**Goals**.
a – Return the RDQL passage below, from "However, one difference" down to "be surrounded by angle brackets.", without any changes.
b – According to the RDQL passage below, what must separate the variables in an RDQL select clause?

**Document text**.
::::::::
RDQL supports the different clauses of select, from, where, and using (with some exceptions) as SquishQL. Additionally, RDQL can change based on the implementation and whether you're using a Java API such as Jena, a PHP class such as the PHP XML classes, or a Perl module such as RDFStore. However, though the syntax varies within the clauses, the concepts remain the same.

Variables are in the format of a question mark, followed by other characters, just as in SquishQL:

?<identifier>

However, one difference between SquishQL and RDQL occurs in the select clause, which requires commas rather than spaces to separate all variables.

The from, or source, clause, can be omitted with RDQL depending on the implementation. For instance, in Jena, the source of the RDF/XML can be specified and loaded separately through a separate class method or can be given directly in the query. However, in the PHP RDF/XML classes, the from clause must be provided within the query. The same applies to RDFStore, which also requires that the URL be surrounded by angle brackets.

The where clause (or triple pattern clause) differs in that the pattern follows the more traditional subject-predicate-object ordering, and URIs are differentiated from literals by being surrounded by angle brackets. However, the way that triple patterns are combined to form more complex queries is the same in RDQL and SquishQL.

RDQL has greater sophistication in incorporating comparison semantics with the triple pattern within the constrain clause. The use of AND is the same, but other operators ? such as the OR operator (|||), bitwise operators (& and |), and negation (!) ? are supported.
::::::::
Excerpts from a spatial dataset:

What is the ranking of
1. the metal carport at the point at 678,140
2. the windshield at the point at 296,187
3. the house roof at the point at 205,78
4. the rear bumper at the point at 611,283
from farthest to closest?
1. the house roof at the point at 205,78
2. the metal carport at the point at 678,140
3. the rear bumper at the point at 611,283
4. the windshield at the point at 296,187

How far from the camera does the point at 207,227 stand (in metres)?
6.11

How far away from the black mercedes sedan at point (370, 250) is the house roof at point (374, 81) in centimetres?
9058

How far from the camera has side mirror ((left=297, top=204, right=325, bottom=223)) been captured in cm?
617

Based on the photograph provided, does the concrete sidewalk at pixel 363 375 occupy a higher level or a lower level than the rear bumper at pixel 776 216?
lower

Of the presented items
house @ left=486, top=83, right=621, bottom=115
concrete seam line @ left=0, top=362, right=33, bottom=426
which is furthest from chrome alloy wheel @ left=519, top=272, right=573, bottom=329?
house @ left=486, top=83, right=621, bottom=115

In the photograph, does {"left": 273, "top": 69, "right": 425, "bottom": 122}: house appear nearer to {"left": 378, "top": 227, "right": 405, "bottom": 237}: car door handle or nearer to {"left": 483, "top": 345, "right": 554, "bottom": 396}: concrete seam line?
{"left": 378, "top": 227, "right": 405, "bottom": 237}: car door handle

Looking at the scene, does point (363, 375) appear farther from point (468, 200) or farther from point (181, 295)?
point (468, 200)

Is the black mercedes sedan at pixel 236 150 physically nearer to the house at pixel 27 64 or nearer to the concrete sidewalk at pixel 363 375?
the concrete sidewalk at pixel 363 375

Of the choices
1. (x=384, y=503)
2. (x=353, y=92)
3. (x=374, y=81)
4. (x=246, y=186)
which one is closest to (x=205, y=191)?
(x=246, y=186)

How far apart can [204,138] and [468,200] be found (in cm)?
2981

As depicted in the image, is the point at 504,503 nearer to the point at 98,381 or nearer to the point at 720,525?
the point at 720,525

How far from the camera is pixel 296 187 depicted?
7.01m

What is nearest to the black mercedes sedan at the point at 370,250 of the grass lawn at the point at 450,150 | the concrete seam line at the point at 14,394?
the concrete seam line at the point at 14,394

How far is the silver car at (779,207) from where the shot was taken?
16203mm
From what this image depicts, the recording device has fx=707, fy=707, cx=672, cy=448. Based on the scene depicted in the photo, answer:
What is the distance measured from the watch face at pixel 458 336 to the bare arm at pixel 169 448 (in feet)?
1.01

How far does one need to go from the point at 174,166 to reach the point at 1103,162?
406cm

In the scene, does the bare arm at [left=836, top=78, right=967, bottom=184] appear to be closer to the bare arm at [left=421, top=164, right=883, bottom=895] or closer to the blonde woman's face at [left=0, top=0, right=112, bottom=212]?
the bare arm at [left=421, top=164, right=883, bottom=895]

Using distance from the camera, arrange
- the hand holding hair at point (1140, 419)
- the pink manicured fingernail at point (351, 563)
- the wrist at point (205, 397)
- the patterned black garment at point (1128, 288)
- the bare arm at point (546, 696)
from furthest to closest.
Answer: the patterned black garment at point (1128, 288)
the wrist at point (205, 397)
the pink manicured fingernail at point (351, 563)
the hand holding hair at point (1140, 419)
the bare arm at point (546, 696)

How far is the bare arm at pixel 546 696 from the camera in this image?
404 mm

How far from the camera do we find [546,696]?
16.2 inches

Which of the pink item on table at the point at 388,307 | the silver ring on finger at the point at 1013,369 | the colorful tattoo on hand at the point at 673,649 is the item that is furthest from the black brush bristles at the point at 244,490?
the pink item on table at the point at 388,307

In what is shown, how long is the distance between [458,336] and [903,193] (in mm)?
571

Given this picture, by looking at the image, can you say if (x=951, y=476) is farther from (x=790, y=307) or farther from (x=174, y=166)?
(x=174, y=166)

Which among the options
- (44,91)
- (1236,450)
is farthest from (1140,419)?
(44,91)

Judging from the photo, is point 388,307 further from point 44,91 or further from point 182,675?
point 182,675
::::::::
**Answers below**.
a –
However, one difference between SquishQL and RDQL occurs in the select clause, which requires commas rather than spaces to separate all variables.

The from, or source, clause, can be omitted with RDQL depending on the implementation. For instance, in Jena, the source of the RDF/XML can be specified and loaded separately through a separate class method or can be given directly in the query. However, in the PHP RDF/XML classes, the from clause must be provided within the query. The same applies to RDFStore, which also requires that the URL be surrounded by angle brackets.

b – Commas, rather than spaces, must separate all variables in an RDQL select clause.